▶ _ABOUT THIS EXERCISE_: Continue the TensorFlow computation graph text, starting after its last sentence.

▶ _TEXT UNDER STUDY_:
# # # # #

Introduction to TensorFlow and Computation Graph

Tensorflow is very popular and powerful machine learning library from Google. It was developed by Google Brain Team for in-house research and later open sourced on November 2015. It has been widely adopted in research and production and has become one of the most popular library for Deep Learning.

Tensorflow is very popular and powerful machine learning library from Google. It was developed by Google Brain Team for in-house research and later open sourced on November 2015. It has been widely adopted in research and production and has become one of the most popular library for Deep Learning.

Let us discuss briefly about what makes Tensorflow so successful.

Computation Graph

Tensorflow approaches series of computations as a flow of data through a graph with nodes being computation units and edges being flow of Tensors (multidimensional arrays).

# # # # #

▶ _MATERIAL PROVIDED_:
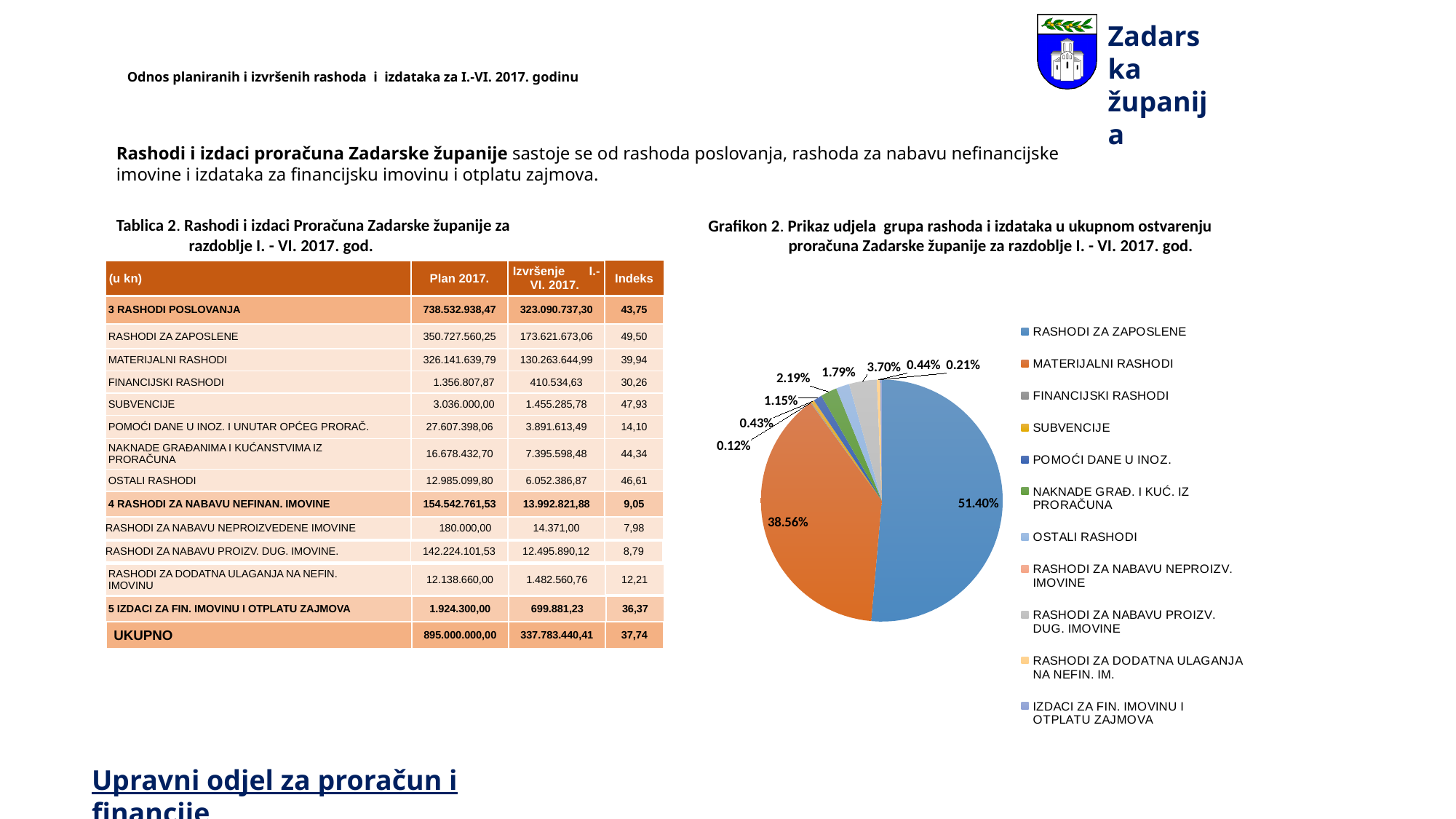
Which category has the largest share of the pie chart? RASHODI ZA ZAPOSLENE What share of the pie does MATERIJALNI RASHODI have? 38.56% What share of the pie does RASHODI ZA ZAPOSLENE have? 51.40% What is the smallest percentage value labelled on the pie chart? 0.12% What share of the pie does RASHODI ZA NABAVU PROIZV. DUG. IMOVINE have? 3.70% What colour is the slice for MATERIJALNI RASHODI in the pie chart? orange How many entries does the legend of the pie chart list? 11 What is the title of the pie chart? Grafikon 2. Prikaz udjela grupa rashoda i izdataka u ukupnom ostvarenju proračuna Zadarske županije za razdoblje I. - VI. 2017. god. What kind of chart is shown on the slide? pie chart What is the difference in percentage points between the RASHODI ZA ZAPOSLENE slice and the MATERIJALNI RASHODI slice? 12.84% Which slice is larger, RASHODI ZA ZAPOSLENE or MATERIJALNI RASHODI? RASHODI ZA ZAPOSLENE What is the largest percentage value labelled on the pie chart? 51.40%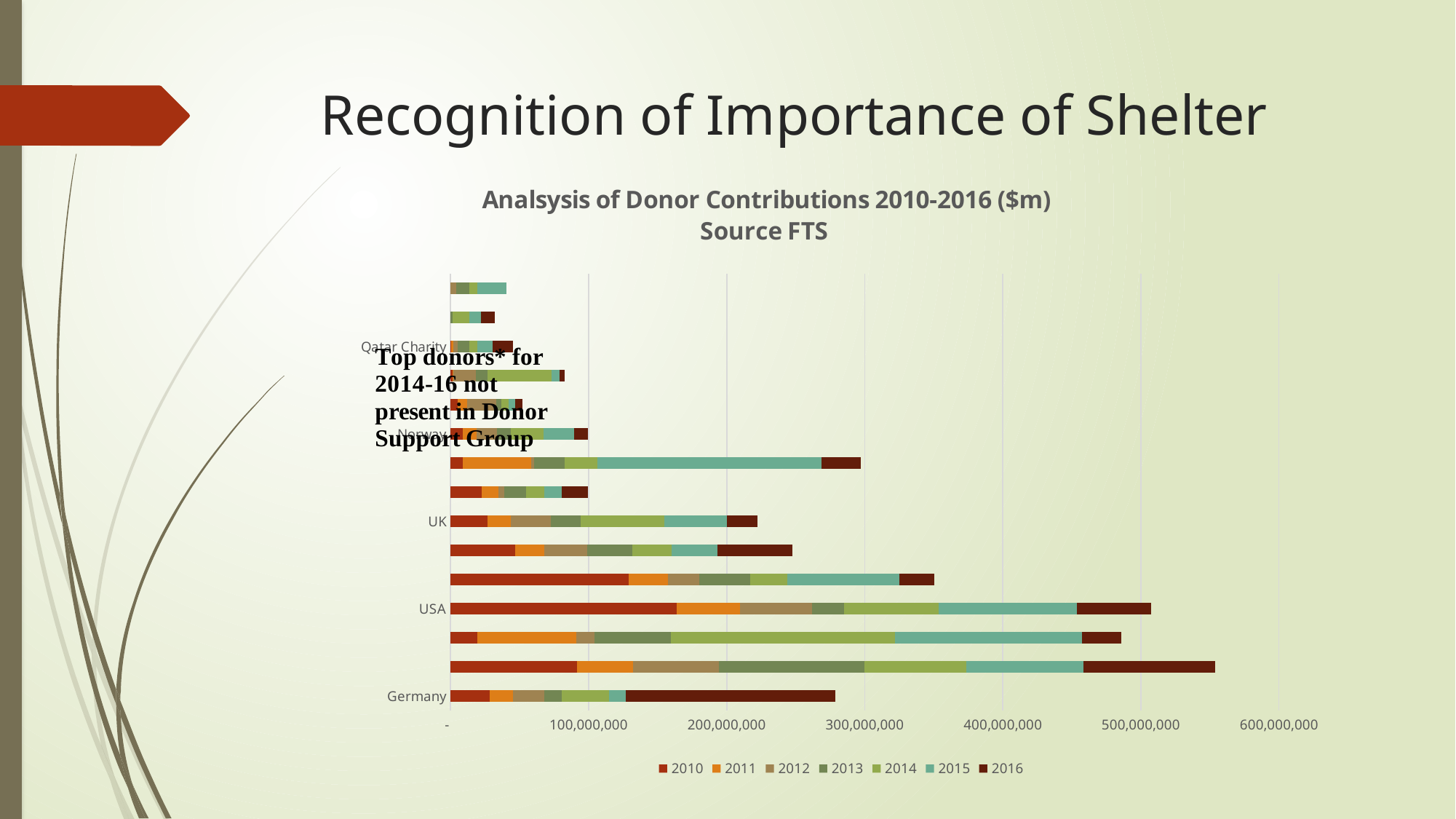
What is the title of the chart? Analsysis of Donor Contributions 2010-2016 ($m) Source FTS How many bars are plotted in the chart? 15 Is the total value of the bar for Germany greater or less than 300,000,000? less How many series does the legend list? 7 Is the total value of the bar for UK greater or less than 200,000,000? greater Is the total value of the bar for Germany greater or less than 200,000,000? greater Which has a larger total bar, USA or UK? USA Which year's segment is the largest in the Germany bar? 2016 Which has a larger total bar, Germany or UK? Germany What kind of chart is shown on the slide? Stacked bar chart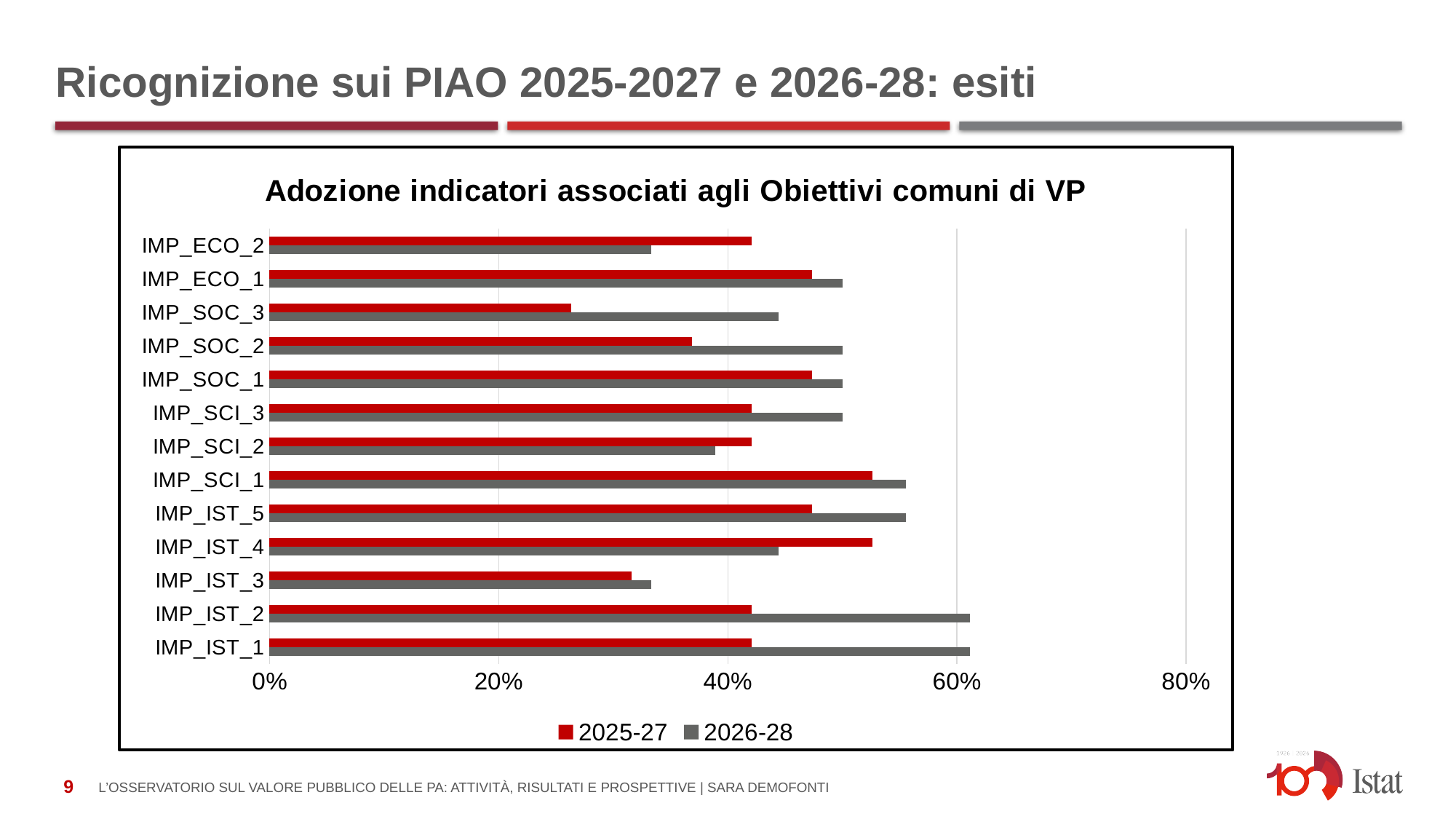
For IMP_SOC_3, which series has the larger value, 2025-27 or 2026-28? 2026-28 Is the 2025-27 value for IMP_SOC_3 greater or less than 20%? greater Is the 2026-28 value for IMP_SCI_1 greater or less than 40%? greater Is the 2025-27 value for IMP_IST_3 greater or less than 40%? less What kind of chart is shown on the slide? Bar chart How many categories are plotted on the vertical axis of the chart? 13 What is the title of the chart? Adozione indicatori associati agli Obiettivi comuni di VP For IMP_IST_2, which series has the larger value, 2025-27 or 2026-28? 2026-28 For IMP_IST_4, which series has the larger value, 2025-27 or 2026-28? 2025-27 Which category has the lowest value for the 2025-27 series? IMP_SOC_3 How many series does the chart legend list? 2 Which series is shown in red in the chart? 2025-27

# # # # #

▶ _SOLVED EXERCISE_:
Tensorflow builds the computation graph before it starts execution, so the computations are scheduled only when it is absolutely necessary (lazy programming). The graph is not actually executed when the nodes are defined. After the graph is assembled, it is deployed and executed in a Session, which is a run-time environment that binds the hardware it is going to run in.

The notion of computation graph also makes machine learning problems very intuitive and easy to visualize and debug. TensorFlow comes with awesome TensorBoard to visualize the computation graph.

Tensorflow Graph

Low Level Library

TensorFlow is a low-level computation library, which allows us to use simple operators, such as ‘add’ (element-wise addition of two matrices) and ‘matmul’ (matrix multiplication), in order to implement an algorithm. It provides an extensive suite of functions and classes that allow users to build various models from scratch.

This is why TensorFlow is more comparable to Numpy than libraries like scikit-learn, which are high level libraries with already implemented machine learning algorithms.

Numpy & Tensorflow

Auto Differentiation

Tensorflow comes with Automatic Differentiation, which as the name suggests, automatically calculates derivatives. As the program is broken down into small, different pieces, TensorFlow efficiently calculates derivatives from the computation graph by using chain rule.

Every node in TensorFlow has an attached gradient operations which calculates derivatives of input with respect to output. Then the gradients with respect to parameters are calculated automatically during backpropagation.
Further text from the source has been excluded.